The Paying Guests
Also by Sarah Waters
Tipping the Velvet
Affinity
Fingersmith
The Night Watch
The Little Stranger
COPYRIGHT
Published by Virago
978-0-3490-0459-4
All characters and events in this publication, other than those clearly in the public domain, are fictitious and any resemblance to real persons, living or dead, is purely coincidental.
Copyright © Sarah Waters 2014
The moral right of the author has been asserted.
All rights reserved.

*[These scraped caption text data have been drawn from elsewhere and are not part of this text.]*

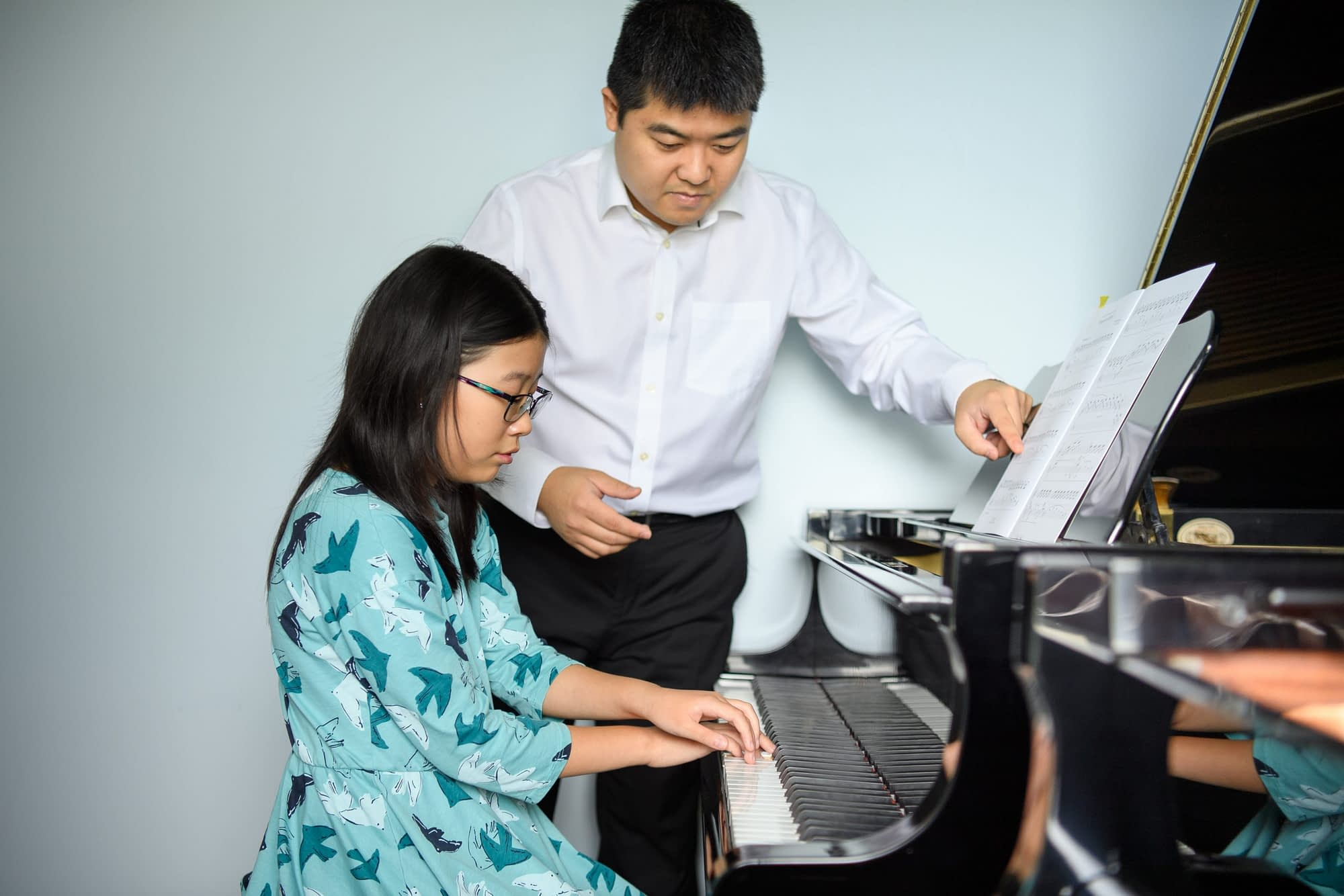 Student playing piano in group class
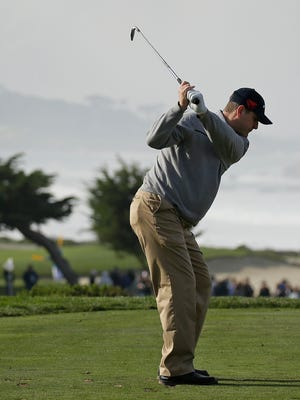 Michigan football coach Jim Harbaugh and his partner Matt Bettencourt combined to shoot a 7-under 67 on Friday in the Pebble Beach Pro-Am.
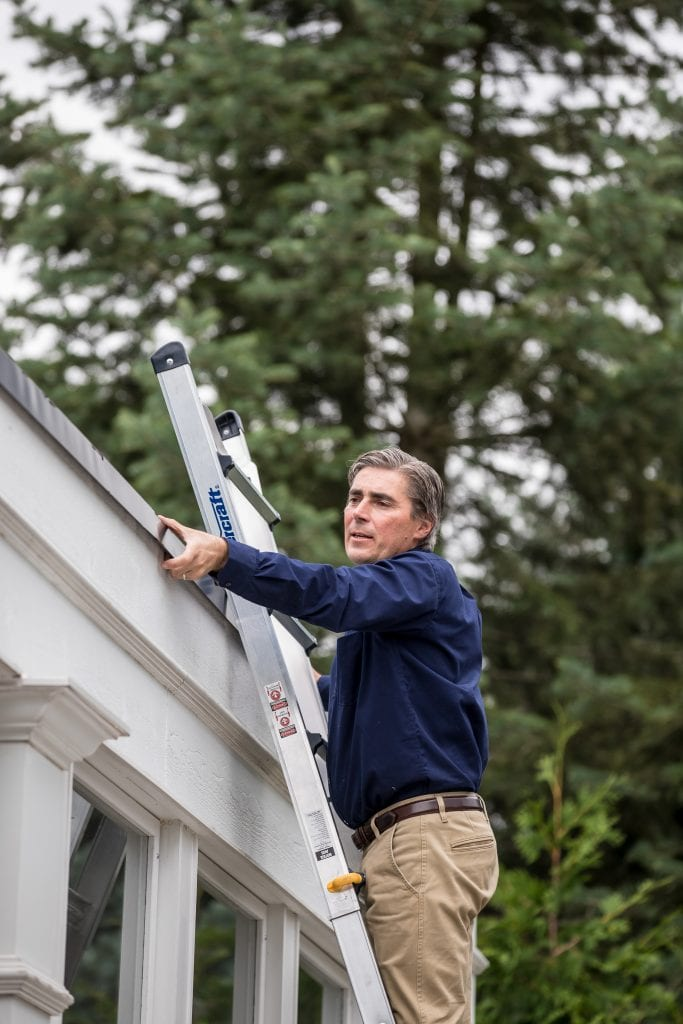 Man cleaning out gutters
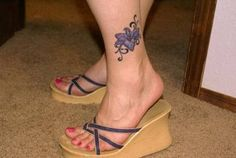 Larkspur Flower Tattoo, July birth flower.  Kind of what I am looking at getting with Julians name on my foot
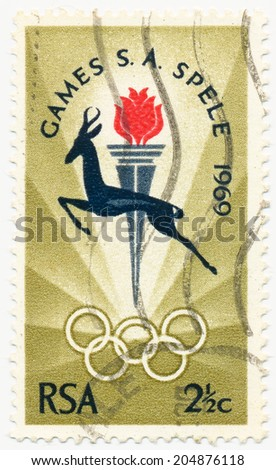 RSA - CIRCA 1969: A stamp printed in RSA shows Springbok, Torch and Rings, South African National Games, Bloemfontein, circa 1969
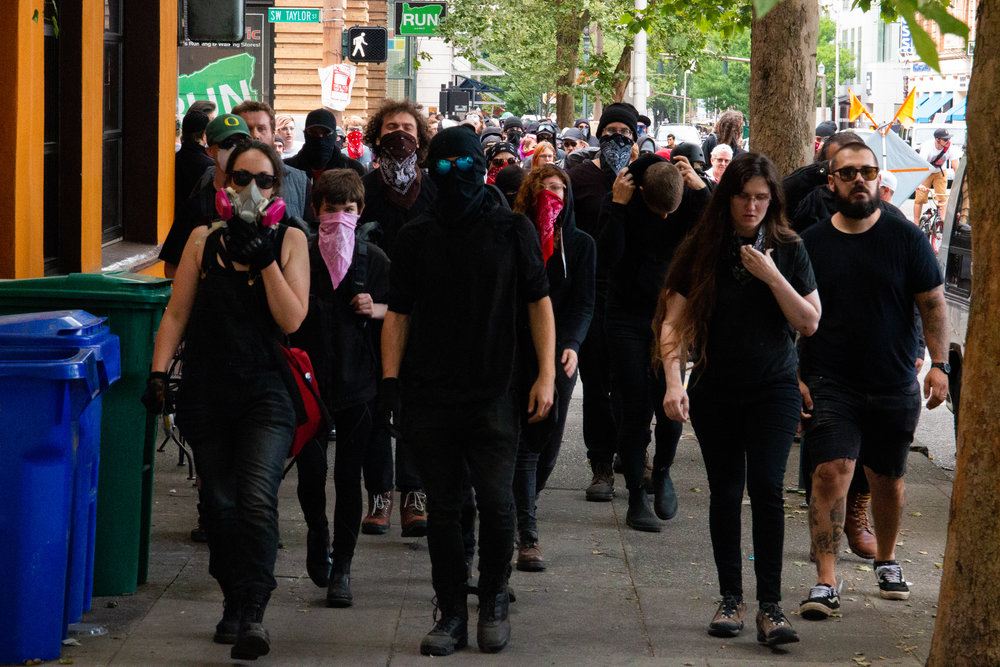 Antifa activists march to intercept Proud Boys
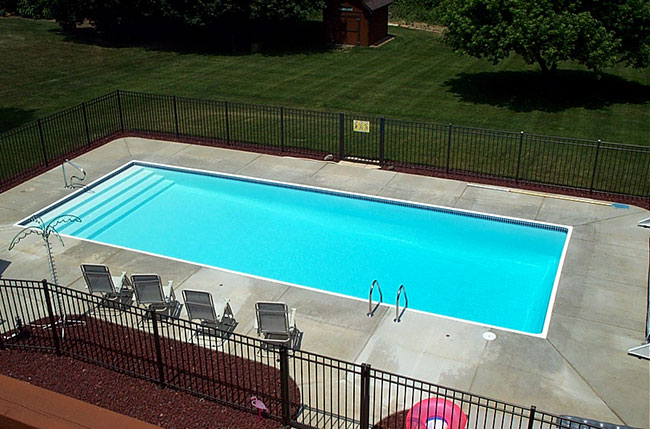 The San Juan Oceanside Fiberglass Pool in white with broom finished concrete decking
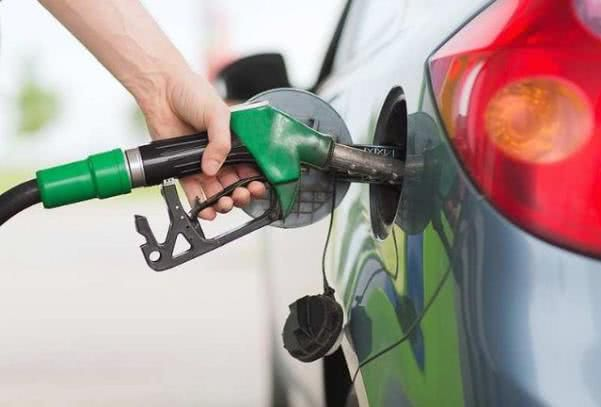 filling the tank for a car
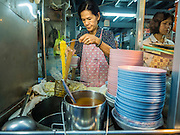 26 MAY 2015 - BANGKOK, THAILAND: A woman makes a noodle dish at her food cart on Sukhumvit Soi 38 in Bangkok. The food carts and small restaurants along Soi 38 have been popular with tourists and Thais alike for more than 40 years. The family that owns the land along the soi recently decided to sell to a condominium developer and not renew the restaurant owners' leases. More than 40 restaurants and food carts will have to close. The first wave of closings could start as soon June 21 and all of the restaurants are supposed to close over the next several months.     PHOTO BY JACK KURTZ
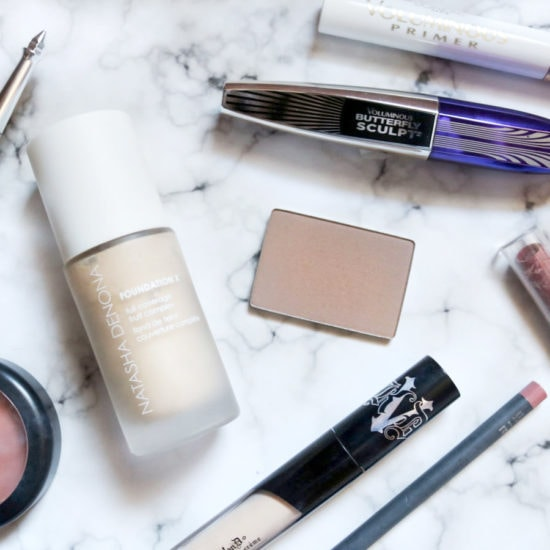 A college girl's favorite makeup products laid flat on a table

No part of this publication may be reproduced, stored in a retrieval system, or transmitted, in any form or by any means, without the prior permission in writing of the publisher.
The publisher is not responsible for websites (or their content) that are not owned by the publisher.
VIRAGO PRESS
Little, Brown Book Group
100 Victoria Embankment
London, EC4Y 0DY
www.littlebrown.co.uk
www.hachette.co.uk
The Paying Guests
Table of Contents
Also by Sarah Waters
COPYRIGHT
Dedication
Part One
1
2
3
4
5
6
Part Two
7
8
9
10
Part Three
11
12
13
14
15
16
17
Author’s Note
Acknowledgements
To Judith Murray,
with thanks and with love
Part One
1
The Barbers had said they would arrive by three. It was like waiting to begin a journey, Frances thought. She and her mother had spent the morning watching the clock, unable to relax. At half-past two she had gone wistfully over the rooms for what she’d supposed was the final time; after that there had been a nerving-up, giving way to a steady deflation, and now, at almost five, here she was again, listening to the echo of her own footsteps, feeling no sort of fondness for the sparsely furnished spaces, impatient simply for the couple to arrive, move in, get it over with.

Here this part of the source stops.